Summer is now officially over and these last few months have been quite busy at Hugging Face. From new features in the Hub to research and Open Source development, our team has been working hard to empower the community through open and collaborative technology.
In this blog post you'll catch up on everything that happened at Hugging Face in June, July and August!
This post covers a wide range of areas our team has been working on, so don't hesitate to skip to the parts that interest you the most 🤗
In the last few months, the Hub went from 10,000 public model repositories to over 16,000 models! Kudos to our community for sharing so many amazing models with the world. And beyond the numbers, we have a ton of cool new features to share with you!
Spaces Beta (hf.co/spaces)
Spaces is a simple and free solution to host Machine Learning demo applications directly on your user profile or your organization hf.co profile. We support two awesome SDKs that let you build cool apps easily in Python: Gradio and Streamlit. In a matter of minutes you can deploy an app and share it with the community! 🚀
- Create recipes with the help of Chef Transformer
- Transcribe speech to text with HuBERT
- Do segmentation in a video with the DINO model
- Use Paint Transformer to make paintings from a given picture
- Or you can just explore any of the over 100 existing Spaces!
You can now like any model, dataset, or Space on http://huggingface.co, meaning you can share some love with the community ❤️. You can also keep an eye on who's liking what by clicking on the likes box 👀. Go ahead and like your own repos, we're not judging 😉.

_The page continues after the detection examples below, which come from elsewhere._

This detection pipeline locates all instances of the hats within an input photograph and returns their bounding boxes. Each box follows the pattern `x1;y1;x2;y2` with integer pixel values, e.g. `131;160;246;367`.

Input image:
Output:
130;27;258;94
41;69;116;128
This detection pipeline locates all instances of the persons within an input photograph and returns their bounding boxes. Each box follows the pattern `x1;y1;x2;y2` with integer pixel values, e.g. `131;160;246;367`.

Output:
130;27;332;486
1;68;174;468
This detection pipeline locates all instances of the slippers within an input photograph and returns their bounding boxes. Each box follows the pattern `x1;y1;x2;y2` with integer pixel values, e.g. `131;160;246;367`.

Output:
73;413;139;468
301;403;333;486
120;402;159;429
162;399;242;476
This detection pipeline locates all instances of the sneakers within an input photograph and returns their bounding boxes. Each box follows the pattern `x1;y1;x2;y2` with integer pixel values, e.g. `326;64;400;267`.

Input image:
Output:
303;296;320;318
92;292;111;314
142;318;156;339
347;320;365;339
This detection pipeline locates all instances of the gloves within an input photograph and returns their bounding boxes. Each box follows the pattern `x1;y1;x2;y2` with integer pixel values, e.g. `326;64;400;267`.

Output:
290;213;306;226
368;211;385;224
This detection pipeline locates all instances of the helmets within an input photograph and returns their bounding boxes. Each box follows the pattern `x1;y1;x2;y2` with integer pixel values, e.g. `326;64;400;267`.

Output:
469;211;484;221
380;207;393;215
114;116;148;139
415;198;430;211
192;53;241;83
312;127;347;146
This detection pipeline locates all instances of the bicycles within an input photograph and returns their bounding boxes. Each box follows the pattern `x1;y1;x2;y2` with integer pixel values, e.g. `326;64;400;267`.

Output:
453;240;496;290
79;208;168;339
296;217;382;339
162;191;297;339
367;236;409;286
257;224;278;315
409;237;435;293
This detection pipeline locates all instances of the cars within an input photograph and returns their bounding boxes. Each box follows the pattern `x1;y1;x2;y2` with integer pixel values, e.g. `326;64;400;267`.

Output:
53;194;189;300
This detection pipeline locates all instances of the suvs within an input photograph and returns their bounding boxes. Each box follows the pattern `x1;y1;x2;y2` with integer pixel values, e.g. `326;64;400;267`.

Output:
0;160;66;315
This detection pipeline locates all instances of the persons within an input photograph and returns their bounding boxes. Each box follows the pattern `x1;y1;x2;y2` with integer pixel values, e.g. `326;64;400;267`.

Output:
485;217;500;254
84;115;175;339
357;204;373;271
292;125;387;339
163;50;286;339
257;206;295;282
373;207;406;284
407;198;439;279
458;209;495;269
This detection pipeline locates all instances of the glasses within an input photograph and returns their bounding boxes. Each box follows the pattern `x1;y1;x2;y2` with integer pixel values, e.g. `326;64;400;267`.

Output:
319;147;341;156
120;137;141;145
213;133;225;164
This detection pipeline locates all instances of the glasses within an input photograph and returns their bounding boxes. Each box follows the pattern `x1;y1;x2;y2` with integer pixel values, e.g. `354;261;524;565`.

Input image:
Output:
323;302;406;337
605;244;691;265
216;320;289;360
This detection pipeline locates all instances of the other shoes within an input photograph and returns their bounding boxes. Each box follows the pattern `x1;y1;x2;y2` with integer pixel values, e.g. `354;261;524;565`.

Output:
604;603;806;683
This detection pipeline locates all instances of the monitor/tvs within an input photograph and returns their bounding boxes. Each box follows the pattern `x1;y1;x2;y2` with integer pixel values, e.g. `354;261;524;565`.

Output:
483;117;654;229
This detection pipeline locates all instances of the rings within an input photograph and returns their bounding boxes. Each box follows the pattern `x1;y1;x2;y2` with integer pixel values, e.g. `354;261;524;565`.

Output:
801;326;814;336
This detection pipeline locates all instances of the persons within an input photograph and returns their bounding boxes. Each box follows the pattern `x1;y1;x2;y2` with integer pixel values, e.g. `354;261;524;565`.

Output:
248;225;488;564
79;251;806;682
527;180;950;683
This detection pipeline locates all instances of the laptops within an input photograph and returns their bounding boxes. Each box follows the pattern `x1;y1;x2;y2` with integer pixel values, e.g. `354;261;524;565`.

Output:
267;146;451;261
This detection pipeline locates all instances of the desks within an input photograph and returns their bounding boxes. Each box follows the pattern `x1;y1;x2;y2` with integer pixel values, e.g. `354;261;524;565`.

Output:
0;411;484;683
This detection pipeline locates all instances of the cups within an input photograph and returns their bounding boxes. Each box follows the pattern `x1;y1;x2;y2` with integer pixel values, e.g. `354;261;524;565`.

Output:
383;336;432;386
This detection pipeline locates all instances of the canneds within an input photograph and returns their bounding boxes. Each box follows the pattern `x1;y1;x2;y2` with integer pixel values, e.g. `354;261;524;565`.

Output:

In late June, we launched a TensorBoard integration for all our models. If there are TensorBoard traces in the repo, an automatic, free TensorBoard instance is launched for you. This works with both public and private repositories and for any library that has TensorBoard traces!
In July, we added the ability to list evaluation metrics in model repos by adding them to their model card📈. If you add an evaluation metric under the
model-index section of your model card, it will be displayed proudly in your model repo.
If that wasn't enough, these metrics will be automatically linked to the corresponding Papers With Code leaderboard. That means as soon as you share your model on the Hub, you can compare your results side-by-side with others in the community. 💪
The Hub has 18 widgets that allow users to try out models directly in the browser.
With our latest integrations to Sentence Transformers, we also introduced two new widgets: feature extraction and sentence similarity.
The latest audio classification widget enables many cool use cases: language identification, street sound detection 🚨, command recognition, speaker identification, and more! You can try this out with
speechbrain models today! 🔊 (Beware, when you try some of the models, you might need to bark out loud)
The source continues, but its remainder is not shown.